At the time of formation, south and central England was 60°S of the equator and moving northwards. The environment changed from subduction to continental plate volcanics, and ca 540 Ma ago, micro-continental collision caused folding and faulting and the emplacement of igneous intrusions.
In the Cambrian, eustatic sea-level rise resulted in erosion and deposits of beach conglomerates, and ripple-marked sandstones can be found. As the sea deepened, finer material was deposited, forming dark green sandstone containing glauconite. Low energy deposition in the Ordovician resulted in shales rich in graptolite fossils. The end of the Ordovician saw the start of the closure of Iapetus and tectonic activity during which comptonite sills were emplaced. The Silurian and the closure of Iapetus found Shropshire in a tropical zone. At the foot of the Wrekin a classic marine cross-section can be seen. The shallow marine environment left beds full of Pentamerus oblongus, a small brachiopod, the fossils of which look like arrow heads.
The Devonian is absent, but from the Carboniferous an unconformity can be found, resulting from erosion, and sandstone, limestone and coal measures, with some basaltic lava flows. During the Permian the area was at a latitude similar to the Sahara today and red sandstone was deposited. Dune bedding is present near Bridgenorth. Ice Ages left their mark with glaciers forming rounded hills above flat plains and a thick layer of rock flour. The presence of glaciers resulted in the course of the River Severn being diverted.
After the lecture it was time for lunch, and not having been able to make my own sandwiches for the trip, I was left with no alternative than to seek out a pub for nourishment. This diversion into the local hostelries resulted in two of us visiting three pubs in the space of less than an hour, before we found somewhere serving snacks. I am told the local beer is worth a try!
After lunch we drove to the Wrekin. My first impression was that of a green version of Ayer’s Rock, rising sharply from the plain.
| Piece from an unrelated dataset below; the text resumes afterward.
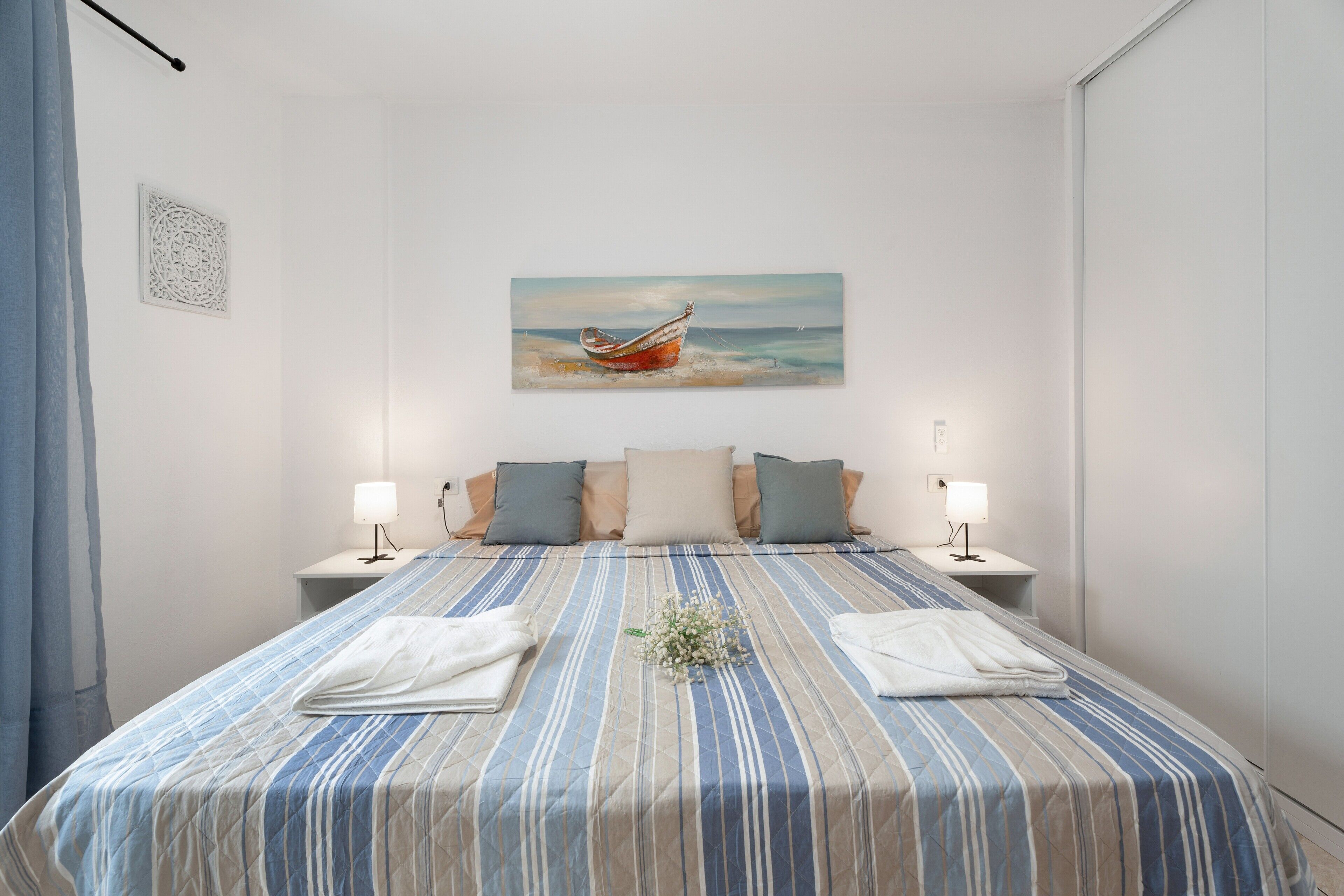 2 Schlafzimmer, kostenloses WLAN, Bettwäsche, Rollstuhlgeeignet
It did rise sharply, as knees and ankles will testify, and we slowly wound our way towards the top, stopping at interesting outcrops, eg. a dolerite dyke and a deposit of what is locally termed ‘quartzite’ but which is not metamorphic and can probably be best described as an arkose sandstone. On the way up it was pleasant to chat to the participants and exchange stories. I stopped a little below the actual summit and sat on a grassy mound admiring the view, together with Alan Bates, local newsletter editor. It was cloudy, but the sun broke through, revealing the patchwork of fields below and the hills in the distance. After the march back to the cars it was time for me to head for Birmingham airport and home, but my flight was late and I missed my connection, arriving in Bern, the last part of my journey in a chauffeur-driven Mercedes, courtesy of SWISS, around midnight. I may have been tired, but it was a thoroughly enjoyable trip with some great people and interesting geology. Thanks, West Midlands, for giving me a day to remember!